Généralement, le militaire se bat d’abord et avant tout pour son copain d’à côté. Beaucoup moins pour la patrie. Mais la notion de défense de la démocratie et des populations de son pays, y compris sa famille et ses biens, reste incontournable. C’est le bien-fondé de la cause dans un cadre même si le post-héroïsme devient prégnant.
Aujourd’hui, les civils paient un lourd tribut. En 2015, 150 personnes ont été tuées et 360 blessés en Europe par le terrorisme djihadiste. Et on compte déjà plus de 250 morts pour 2016. Mais rien que l’opposition séculaire entre sunnites et chiites provoque dix fois plus de victimes. En vérité, les civils sont l’enjeu principal et les villes constituent le champ de bataille dominant.

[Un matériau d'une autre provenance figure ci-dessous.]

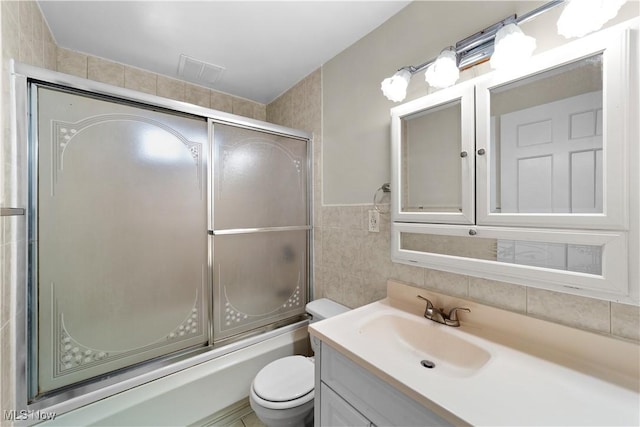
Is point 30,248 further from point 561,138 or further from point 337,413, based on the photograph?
point 561,138

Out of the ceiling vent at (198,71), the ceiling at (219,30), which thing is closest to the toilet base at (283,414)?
the ceiling at (219,30)

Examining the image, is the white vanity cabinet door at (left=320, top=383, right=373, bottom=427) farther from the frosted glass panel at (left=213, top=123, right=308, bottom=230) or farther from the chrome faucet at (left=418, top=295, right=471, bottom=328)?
the frosted glass panel at (left=213, top=123, right=308, bottom=230)

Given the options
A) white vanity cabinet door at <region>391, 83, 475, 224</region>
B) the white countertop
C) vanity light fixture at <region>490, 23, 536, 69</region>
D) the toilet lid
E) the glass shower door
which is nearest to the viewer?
the white countertop

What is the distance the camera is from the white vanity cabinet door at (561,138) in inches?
26.1

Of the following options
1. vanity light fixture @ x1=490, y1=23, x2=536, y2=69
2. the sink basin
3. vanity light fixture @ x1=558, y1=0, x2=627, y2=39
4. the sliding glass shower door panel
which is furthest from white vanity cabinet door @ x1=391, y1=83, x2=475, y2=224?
the sliding glass shower door panel

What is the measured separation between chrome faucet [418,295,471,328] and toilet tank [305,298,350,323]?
60 cm

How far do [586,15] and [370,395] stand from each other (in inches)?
50.2

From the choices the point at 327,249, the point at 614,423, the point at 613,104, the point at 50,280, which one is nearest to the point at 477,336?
the point at 614,423

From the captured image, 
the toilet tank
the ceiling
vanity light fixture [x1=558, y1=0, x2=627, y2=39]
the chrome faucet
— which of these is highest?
the ceiling

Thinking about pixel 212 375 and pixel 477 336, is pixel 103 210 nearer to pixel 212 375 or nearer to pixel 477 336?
pixel 212 375

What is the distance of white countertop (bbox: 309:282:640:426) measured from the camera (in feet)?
1.87

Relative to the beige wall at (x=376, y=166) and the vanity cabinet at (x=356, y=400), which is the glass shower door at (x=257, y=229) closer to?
the beige wall at (x=376, y=166)

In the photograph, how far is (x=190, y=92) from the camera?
6.73 feet

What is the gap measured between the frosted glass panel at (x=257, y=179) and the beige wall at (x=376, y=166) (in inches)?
6.4
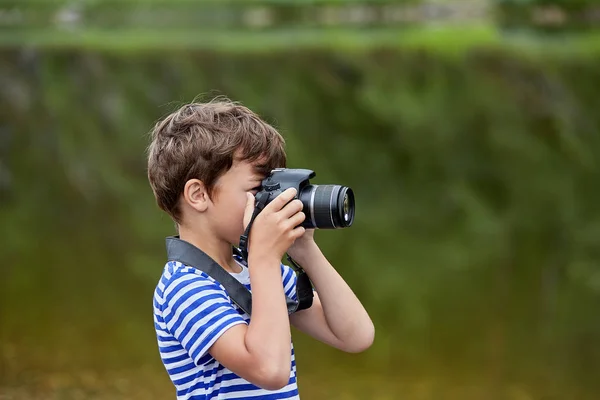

Les interrogations philosophico-militaires demeurent
Si la priorité des priorités est celle de la défense de sa propre nation et de ses populations et que le message de groupes terroristes porte sur l’association « frappes externes/terrorisme interne », il n’est pas impossible que certains pays renoncent et organisent le rapatriement de leurs forces en laissant les forces locales opérer. Actuellement, les forces occidentales en Irak sont majoritairement constituées de moyens aériens réalisant des frappes à distance de sécurité, de conseillers et de formateurs et de l’artillerie française à longue portée. La prudence reste de mise et la solidarité multinationale toujours fragile.
Toute la question est donc de savoir si, en rapatriant par prudence les hommes, on rapatrie en même temps cette épée de Damoclès invisible qui n’a assurément pas le même agenda que les capitales occidentales. À l’inverse, une défaite des djihadistes peut également entraîner en retour de ces éléments dans leur pays d’origine, les nôtres. Fameux sac de nœuds.
En fi n de compte, si la sécurité-défense n’est pas un sujet sexy pour bien des citoyens, les paroles de Léon Trotski restent pertinentes: « Peut-être la guerre ne vous intéresse-t-elle pas, mais la guerre, elle, s’intéresse à vous. » L’esprit de défense des valeurs européennes reste, d’évidence, à construire auprès de bon nombre de citoyens.
(1) Cf. André Dumoulin, « Crise russo-ukrainienne. Conséquences sur les politiques de défense OTAN, UE et de défense nationale », dans Sécurité & Stratégie, n°126, IRSD, Bruxelles, juin 2016.
(2) André Dumoulin, « Scénarios pour la Politique européenne de sécurité et de défense (PSDC) », Sécurité & Stratégie n°122/2, IRSD, Bruxelles, mai 2016.